(Rows of spatial question data)
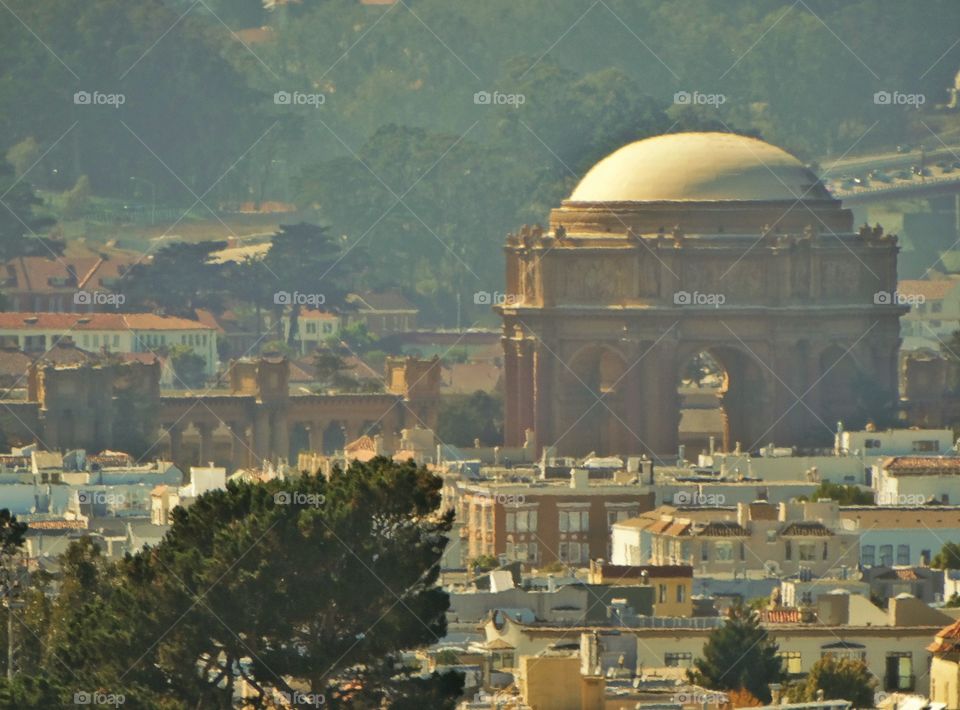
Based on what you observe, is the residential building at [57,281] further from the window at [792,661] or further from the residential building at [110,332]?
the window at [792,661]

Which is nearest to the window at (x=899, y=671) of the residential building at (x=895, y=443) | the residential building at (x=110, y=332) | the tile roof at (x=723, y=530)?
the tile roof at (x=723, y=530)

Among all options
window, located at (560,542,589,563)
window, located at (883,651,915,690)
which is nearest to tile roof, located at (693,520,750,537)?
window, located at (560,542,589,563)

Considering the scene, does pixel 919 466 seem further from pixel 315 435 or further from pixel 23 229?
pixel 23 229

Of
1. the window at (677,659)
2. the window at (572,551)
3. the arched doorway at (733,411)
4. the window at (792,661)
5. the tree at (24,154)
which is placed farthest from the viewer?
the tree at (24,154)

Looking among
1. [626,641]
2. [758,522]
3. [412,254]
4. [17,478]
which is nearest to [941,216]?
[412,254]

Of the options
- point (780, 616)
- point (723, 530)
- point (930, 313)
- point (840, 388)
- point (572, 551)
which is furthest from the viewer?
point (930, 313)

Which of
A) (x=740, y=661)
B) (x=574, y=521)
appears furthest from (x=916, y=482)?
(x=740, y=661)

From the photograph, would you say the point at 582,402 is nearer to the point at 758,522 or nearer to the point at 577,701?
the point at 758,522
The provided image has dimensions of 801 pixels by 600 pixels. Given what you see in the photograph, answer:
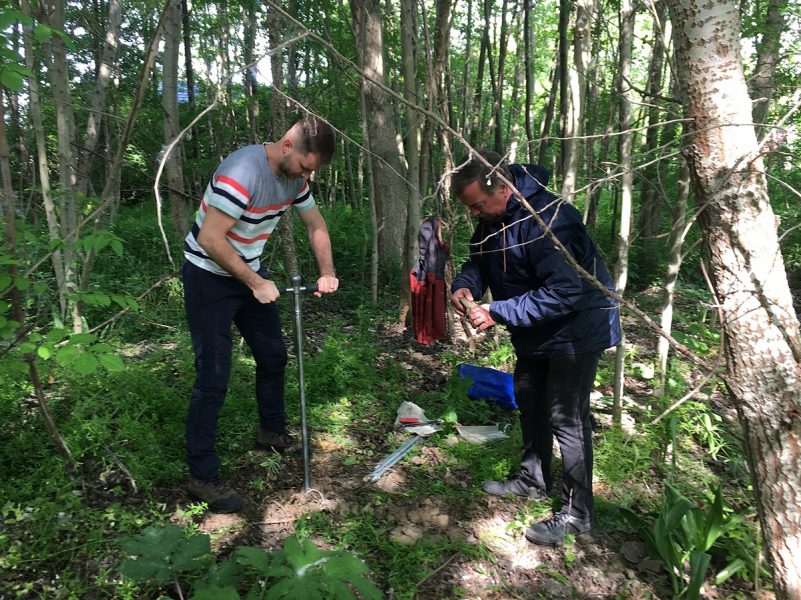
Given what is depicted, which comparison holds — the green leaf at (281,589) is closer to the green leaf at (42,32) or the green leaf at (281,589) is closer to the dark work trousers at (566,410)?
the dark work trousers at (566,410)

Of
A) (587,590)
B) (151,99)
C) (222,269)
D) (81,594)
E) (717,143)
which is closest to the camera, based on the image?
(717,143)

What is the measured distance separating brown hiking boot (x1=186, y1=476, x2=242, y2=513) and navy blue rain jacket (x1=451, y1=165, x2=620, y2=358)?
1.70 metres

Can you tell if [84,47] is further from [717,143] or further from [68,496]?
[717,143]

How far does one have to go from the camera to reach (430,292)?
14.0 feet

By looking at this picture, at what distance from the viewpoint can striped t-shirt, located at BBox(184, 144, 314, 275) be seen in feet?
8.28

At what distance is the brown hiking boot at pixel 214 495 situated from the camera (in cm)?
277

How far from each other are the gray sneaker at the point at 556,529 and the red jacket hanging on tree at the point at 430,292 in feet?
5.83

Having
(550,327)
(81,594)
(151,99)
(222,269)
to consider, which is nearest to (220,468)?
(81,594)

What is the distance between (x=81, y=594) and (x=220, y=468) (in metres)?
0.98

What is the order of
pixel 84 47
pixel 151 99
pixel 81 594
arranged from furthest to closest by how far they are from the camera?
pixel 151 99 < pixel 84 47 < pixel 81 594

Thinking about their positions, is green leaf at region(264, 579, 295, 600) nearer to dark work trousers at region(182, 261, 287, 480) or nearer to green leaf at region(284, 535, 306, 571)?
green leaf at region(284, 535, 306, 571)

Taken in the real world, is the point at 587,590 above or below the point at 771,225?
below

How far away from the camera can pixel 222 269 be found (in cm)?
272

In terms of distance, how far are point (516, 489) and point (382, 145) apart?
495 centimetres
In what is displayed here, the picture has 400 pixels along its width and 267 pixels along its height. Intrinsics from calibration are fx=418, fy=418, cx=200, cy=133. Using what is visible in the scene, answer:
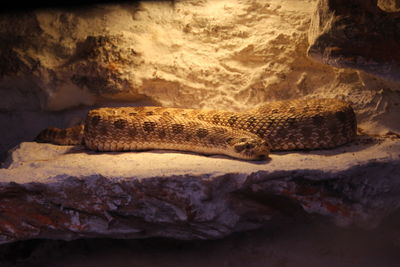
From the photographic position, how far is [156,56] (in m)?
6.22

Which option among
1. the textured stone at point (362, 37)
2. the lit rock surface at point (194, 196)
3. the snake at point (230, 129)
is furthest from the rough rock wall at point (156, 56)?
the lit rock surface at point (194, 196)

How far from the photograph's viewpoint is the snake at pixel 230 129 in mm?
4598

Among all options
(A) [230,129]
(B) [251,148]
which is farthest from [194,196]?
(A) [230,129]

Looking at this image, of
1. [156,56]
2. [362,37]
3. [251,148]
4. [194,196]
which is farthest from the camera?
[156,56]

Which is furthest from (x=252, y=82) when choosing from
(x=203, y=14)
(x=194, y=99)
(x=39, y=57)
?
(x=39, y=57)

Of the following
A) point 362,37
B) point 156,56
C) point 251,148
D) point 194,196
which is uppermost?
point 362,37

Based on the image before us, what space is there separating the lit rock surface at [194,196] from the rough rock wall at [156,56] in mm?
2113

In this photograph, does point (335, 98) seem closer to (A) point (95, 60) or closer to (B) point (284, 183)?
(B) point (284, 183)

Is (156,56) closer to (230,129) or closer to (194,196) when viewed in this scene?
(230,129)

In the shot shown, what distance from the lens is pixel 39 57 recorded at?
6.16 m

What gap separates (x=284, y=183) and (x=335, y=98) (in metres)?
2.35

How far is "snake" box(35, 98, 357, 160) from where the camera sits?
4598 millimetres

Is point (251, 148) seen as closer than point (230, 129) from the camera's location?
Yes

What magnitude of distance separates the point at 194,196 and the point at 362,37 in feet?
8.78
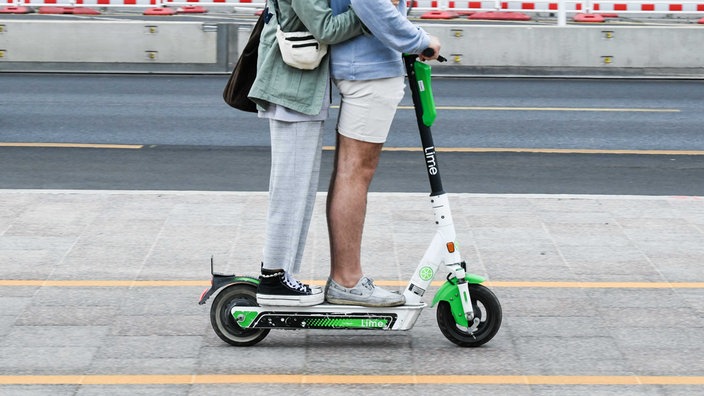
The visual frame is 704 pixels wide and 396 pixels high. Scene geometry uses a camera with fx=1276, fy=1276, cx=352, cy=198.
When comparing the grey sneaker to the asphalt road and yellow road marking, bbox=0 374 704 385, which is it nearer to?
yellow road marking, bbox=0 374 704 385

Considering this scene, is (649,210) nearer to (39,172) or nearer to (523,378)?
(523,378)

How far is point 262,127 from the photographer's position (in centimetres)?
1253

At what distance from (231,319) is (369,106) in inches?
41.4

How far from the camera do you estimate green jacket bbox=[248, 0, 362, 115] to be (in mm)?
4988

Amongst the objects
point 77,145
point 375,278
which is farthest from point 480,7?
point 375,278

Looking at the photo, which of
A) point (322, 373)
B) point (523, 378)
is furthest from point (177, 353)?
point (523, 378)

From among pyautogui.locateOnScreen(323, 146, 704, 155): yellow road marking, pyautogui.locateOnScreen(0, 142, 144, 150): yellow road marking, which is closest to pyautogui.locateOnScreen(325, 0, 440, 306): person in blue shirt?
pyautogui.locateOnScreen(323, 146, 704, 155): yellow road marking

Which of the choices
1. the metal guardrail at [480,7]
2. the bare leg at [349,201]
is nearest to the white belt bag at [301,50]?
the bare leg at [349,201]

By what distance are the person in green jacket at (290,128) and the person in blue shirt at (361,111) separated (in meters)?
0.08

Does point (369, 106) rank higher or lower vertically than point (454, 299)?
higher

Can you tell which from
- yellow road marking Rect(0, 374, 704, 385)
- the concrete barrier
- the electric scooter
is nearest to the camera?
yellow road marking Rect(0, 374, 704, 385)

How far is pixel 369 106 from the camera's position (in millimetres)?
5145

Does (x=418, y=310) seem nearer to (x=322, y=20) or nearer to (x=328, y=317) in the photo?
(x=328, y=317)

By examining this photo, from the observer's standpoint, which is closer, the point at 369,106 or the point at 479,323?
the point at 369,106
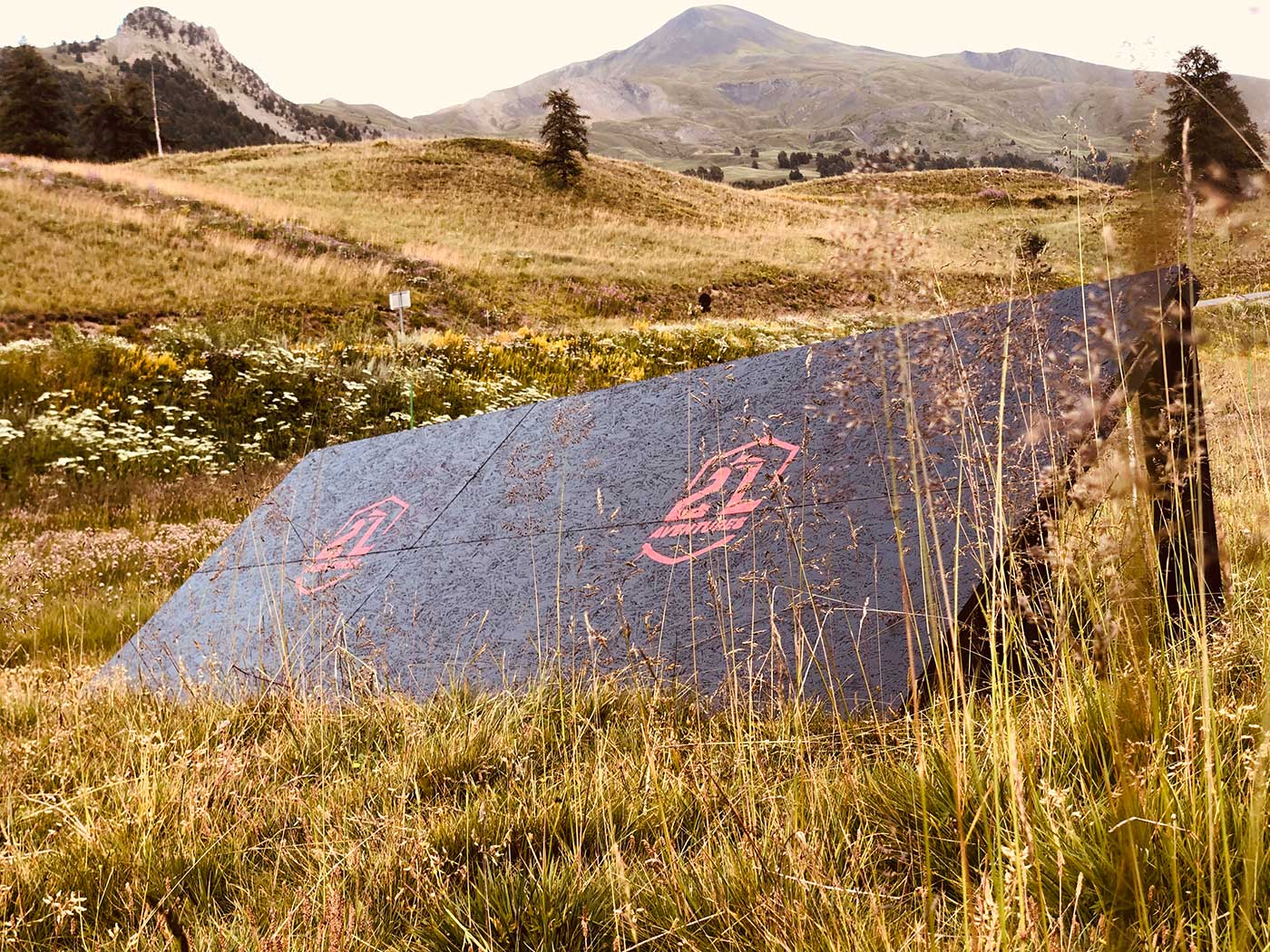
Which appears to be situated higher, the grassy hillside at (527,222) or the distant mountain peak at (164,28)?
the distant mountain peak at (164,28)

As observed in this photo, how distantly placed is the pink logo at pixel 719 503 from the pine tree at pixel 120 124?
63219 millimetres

* **Task**
Rewrite the material between the lines holding "What is the measured" and "495 centimetres", inclusive, putting "tan hiking boot" wherever "brown hiking boot" appears and keeping everything else the same.

* **Task answer**
What is the measured distance separating tan hiking boot (x1=186, y1=476, x2=242, y2=513) and navy blue rain jacket (x1=451, y1=165, x2=620, y2=358)?
1.70 metres

Can you tell if [84,47] is further from [717,143] or further from [68,496]?
[717,143]

How far does one have to go from the camera to reach (430,292)?
14.0 feet

By looking at this picture, at what distance from the viewpoint can striped t-shirt, located at BBox(184, 144, 314, 275) be seen in feet?
8.28

At what distance is the tan hiking boot at pixel 214 495 situated from the camera (in cm)?
277

How far from each other are the gray sneaker at the point at 556,529 and the red jacket hanging on tree at the point at 430,292 in feet?
5.83

Having
(550,327)
(81,594)
(151,99)
(222,269)
to consider, which is nearest to (220,468)?
(81,594)

What is the distance between (x=81, y=594) and (x=220, y=468) (in metres)?
0.98

What is the order of
pixel 84 47
pixel 151 99
pixel 81 594
arranged from furthest to closest by how far they are from the camera?
pixel 151 99 < pixel 84 47 < pixel 81 594

Thinking about their positions, is green leaf at region(264, 579, 295, 600) nearer to dark work trousers at region(182, 261, 287, 480) or nearer to green leaf at region(284, 535, 306, 571)?
green leaf at region(284, 535, 306, 571)

Taken in the real world, is the point at 587,590 above or below the point at 771,225?
below

How far away from the camera can pixel 222 269 be found (in cm)?
272

In terms of distance, how far are point (516, 489) and point (382, 145) apart?
495 centimetres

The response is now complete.